In the material below, copy verbatim the lines from the line with "What is the measured" up to and including the line with "8.90 metres".

(Dataset excerpt)

◆ ◆ ◆

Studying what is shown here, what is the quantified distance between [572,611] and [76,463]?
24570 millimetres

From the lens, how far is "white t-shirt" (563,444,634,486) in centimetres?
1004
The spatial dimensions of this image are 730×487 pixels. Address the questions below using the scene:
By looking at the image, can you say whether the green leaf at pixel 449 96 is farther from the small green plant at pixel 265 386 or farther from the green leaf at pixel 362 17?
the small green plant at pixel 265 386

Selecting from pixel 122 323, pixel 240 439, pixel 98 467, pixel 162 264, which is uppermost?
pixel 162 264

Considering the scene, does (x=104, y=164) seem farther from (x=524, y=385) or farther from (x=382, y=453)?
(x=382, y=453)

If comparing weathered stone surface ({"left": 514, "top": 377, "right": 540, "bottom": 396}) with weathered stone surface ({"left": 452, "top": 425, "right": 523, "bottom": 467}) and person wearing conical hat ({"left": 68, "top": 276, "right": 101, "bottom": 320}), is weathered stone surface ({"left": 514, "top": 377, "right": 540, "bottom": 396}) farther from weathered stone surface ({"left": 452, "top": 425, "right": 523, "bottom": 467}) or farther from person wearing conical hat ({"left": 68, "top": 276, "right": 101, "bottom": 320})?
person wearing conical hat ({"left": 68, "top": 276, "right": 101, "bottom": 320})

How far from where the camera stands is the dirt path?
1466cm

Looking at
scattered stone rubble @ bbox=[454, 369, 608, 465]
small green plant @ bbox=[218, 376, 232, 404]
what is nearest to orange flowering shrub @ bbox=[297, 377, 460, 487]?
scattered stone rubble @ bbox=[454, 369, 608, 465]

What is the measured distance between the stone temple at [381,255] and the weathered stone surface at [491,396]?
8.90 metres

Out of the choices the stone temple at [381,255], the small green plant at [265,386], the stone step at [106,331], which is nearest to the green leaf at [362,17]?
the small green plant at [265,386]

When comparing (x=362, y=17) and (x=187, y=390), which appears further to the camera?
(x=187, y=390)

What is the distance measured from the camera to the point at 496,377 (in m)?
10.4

◆ ◆ ◆

**Answer in full:**
What is the measured distance between the stone temple at [381,255] and the weathered stone surface at [491,396]?
8.90 metres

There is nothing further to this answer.